Ce chapitre nous oblige à réviser les grandes phases chronologiques de l’évolution de l’Allemagne et à revoir la chronologie de la Guerre Froide et nous fait réfléchir sur la notion de socialisme en prenant un exemple.

Car dans ce chapitre, on suit sur la longue durée un parti dont le sigle est SPD.

Si on n’est pas germaniste on n’a pas besoin de savoir que ce parti est le « Sozialdemokratische Partei Deutschlands » (car on a toutes les chances de faire des fautes sur ce nom) mais, comme tout sigle qu’on utilise dans une copie de Bac, on doit connaître sa signification. SPD est le sigle du parti socialiste allemand.

A l’origine (dernier quart du XIXe siècle), c’est un parti « marxiste-léniniste » virulent lequel va progressivement choisir la voie du « réformisme » et, pendant la Guerre Froide, au Congrès de Bad Godesberg (1959) abandonner totalement cette référence marxiste-léniniste et son électorat ouvrier pour devenir le parti social-démocrate qu’il est aujourd’hui et qui s’adresse au peuple allemand tout entier.

C’est là l’intérêt majeur de cette question : comment un parti politique sur un échiquier politique pluripartiste réussit-il à traverser plus d’un siècle quand les conditions économiques, politiques, sociales et géopolitiques se transforment autant ? Il est forcément amené à évoluer !

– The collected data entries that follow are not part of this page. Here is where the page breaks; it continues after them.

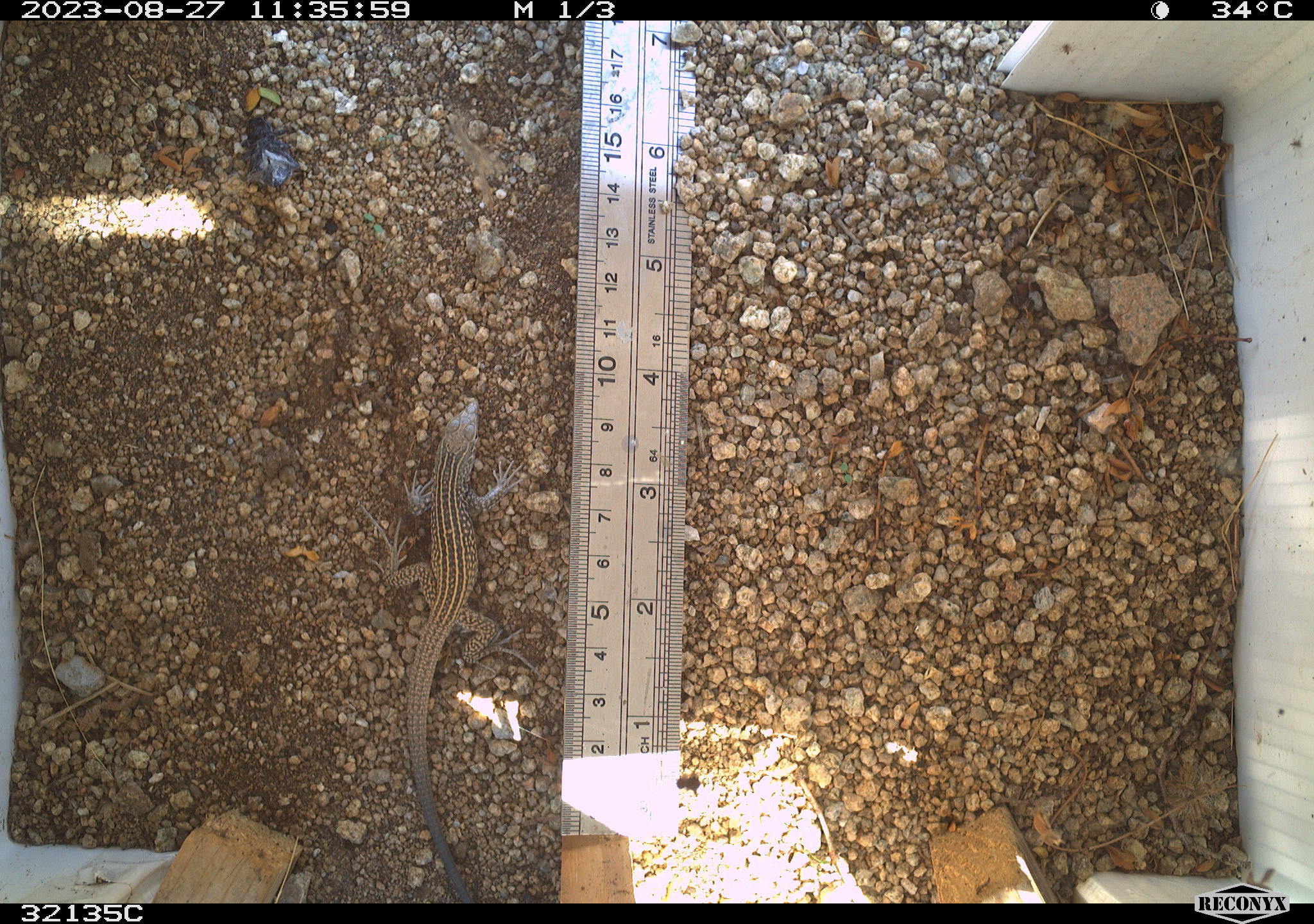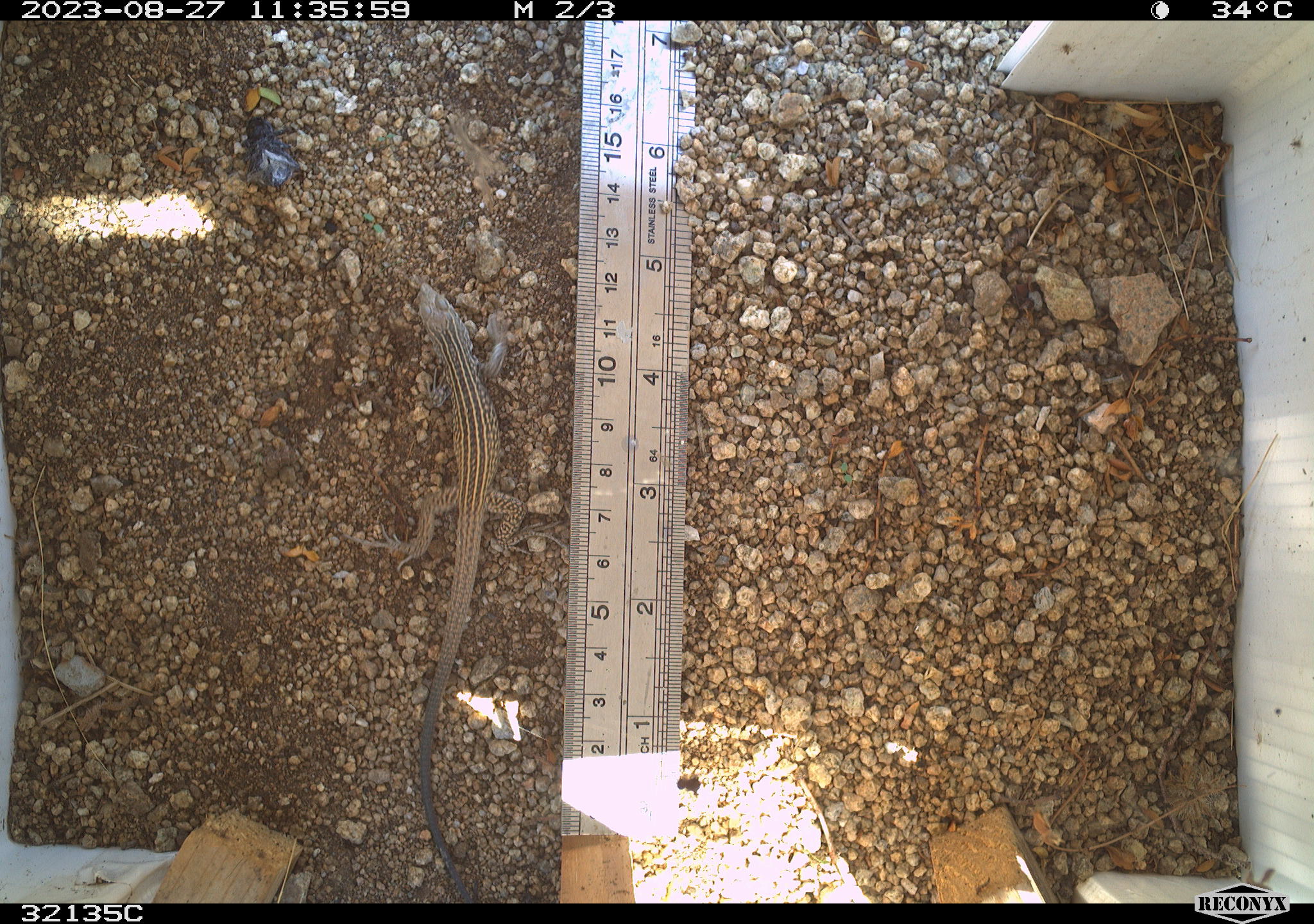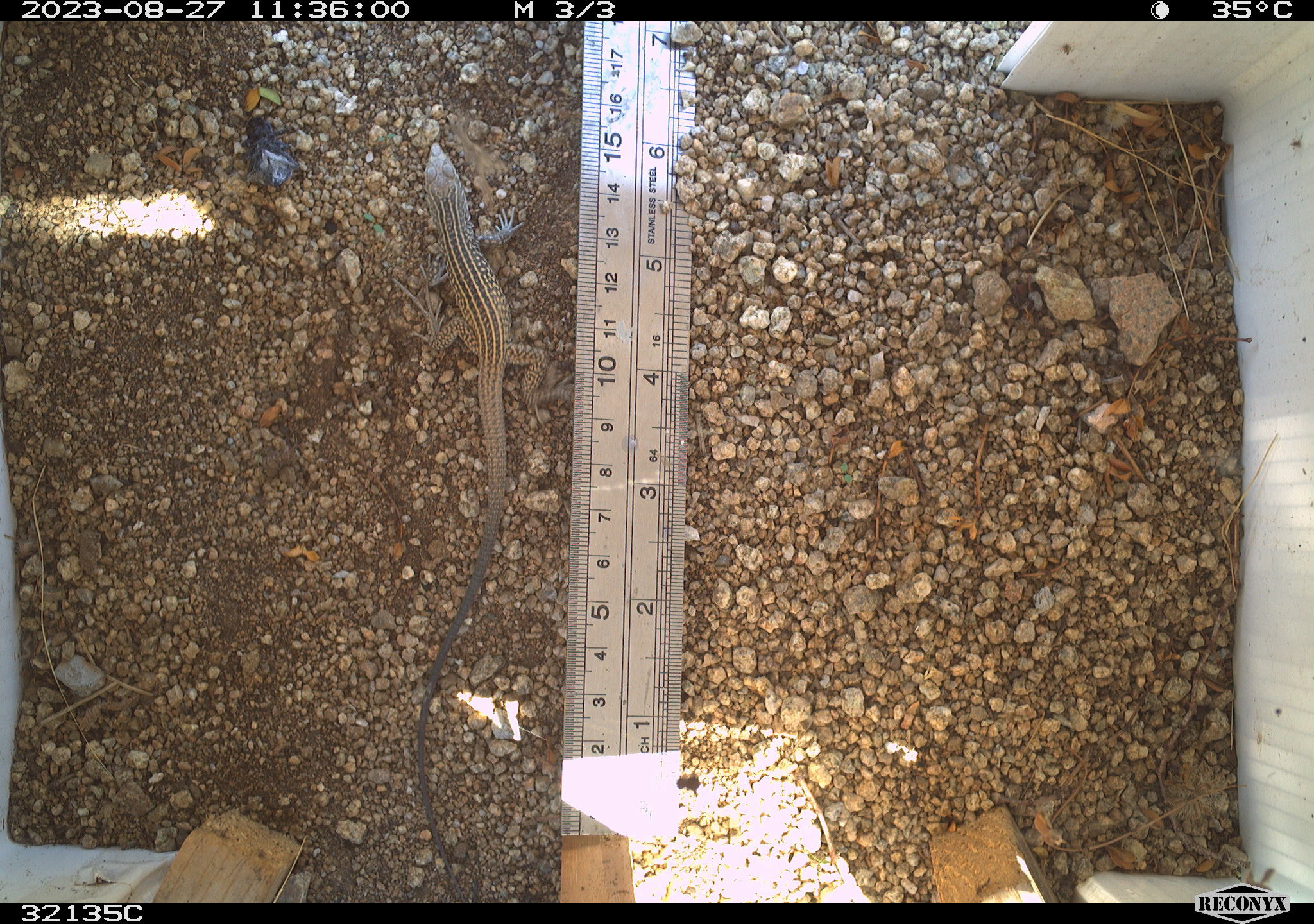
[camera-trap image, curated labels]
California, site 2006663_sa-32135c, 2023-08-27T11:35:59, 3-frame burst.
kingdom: Animalia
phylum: Chordata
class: Reptilia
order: Squamata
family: Teiidae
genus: Aspidoscelis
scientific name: Aspidoscelis tigris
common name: western whiptail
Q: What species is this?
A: Western whiptail (Aspidoscelis tigris).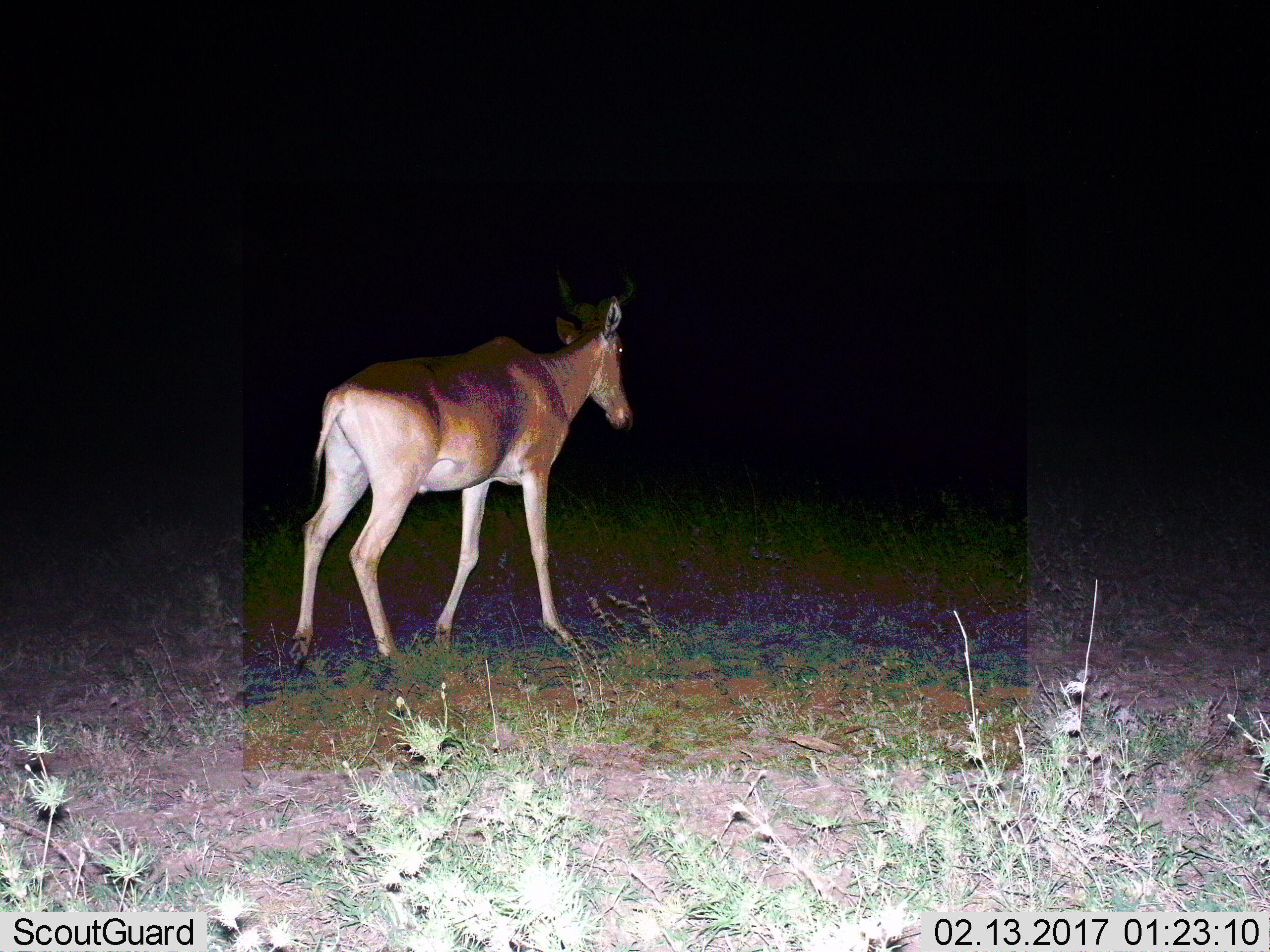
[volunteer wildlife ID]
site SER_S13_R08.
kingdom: Animalia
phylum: Chordata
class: Mammalia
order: Artiodactyla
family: Bovidae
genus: Alcelaphus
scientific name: Alcelaphus buselaphus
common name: hartebeest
Hartebeest (Alcelaphus buselaphus), count 1. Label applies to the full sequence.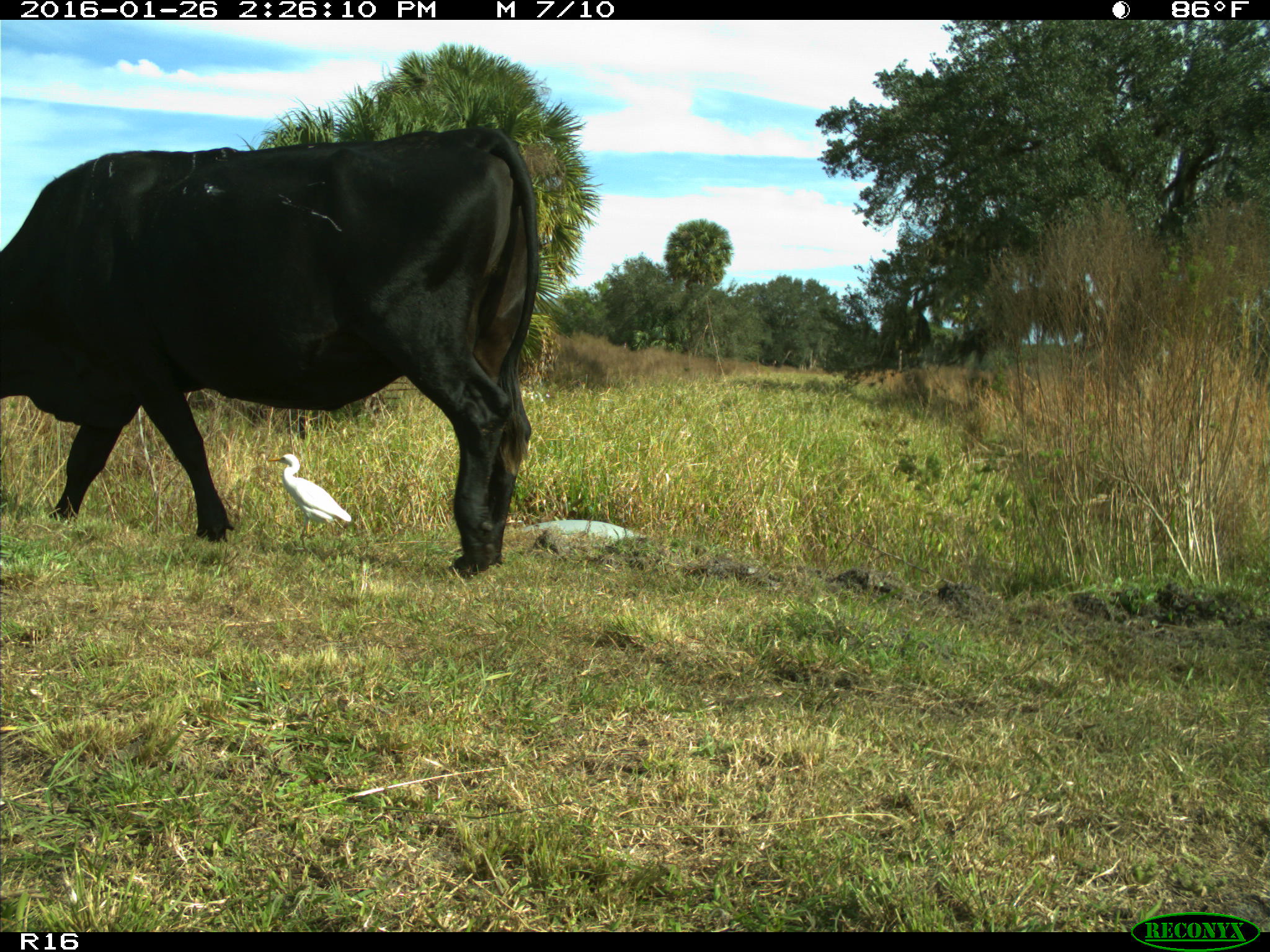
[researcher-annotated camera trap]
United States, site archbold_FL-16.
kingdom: Animalia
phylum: Chordata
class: Mammalia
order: Artiodactyla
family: Bovidae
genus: Bos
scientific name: Bos taurus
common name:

Mais malheureusement pour comprendre ce petit résumé sur l’évolution du SPD il faut avoir en arrière-plan des connaissances plus générales. C’est là la grande difficulté de notre programme actuel de Terminale. Ce qui déroute le plus nos élèves.

J’ai mis entre guillemets les 2 expressions-clés qui irriguent tout ce chapitre et permettent de le comprendre : « marxiste-léniniste » et « réformiste » auxquels se rajoutent ces deux concepts de « socialisme » et « communisme »

Un parti « marxiste-léniniste » est un parti qui s’inspire des idées de Karl Marx philosophe allemand du XIXe siècle (mort en 1883) qui a analysé le capitalisme en Angleterre à un moment où la classe ouvrière anglaise endure des conditions de travail terriblement difficiles (parce que le Royaume Uni est à l’époque la 1ère puissance industrielle du monde). Marx en tire cette conviction : le « prolétariat » (c’est ainsi qu’il désigne ces ouvriers qui ne possèdent rien et doivent vendre leur force de travail contre un salaire) doit se battre contre le « patronat » dont le seul objectif est le profit. Et pour cela, seule la « lutte des classes » entre le patronat et le prolétariat est efficace en utilisant comme moyen principal la grève générale et, si nécessaire en faisant la révolution.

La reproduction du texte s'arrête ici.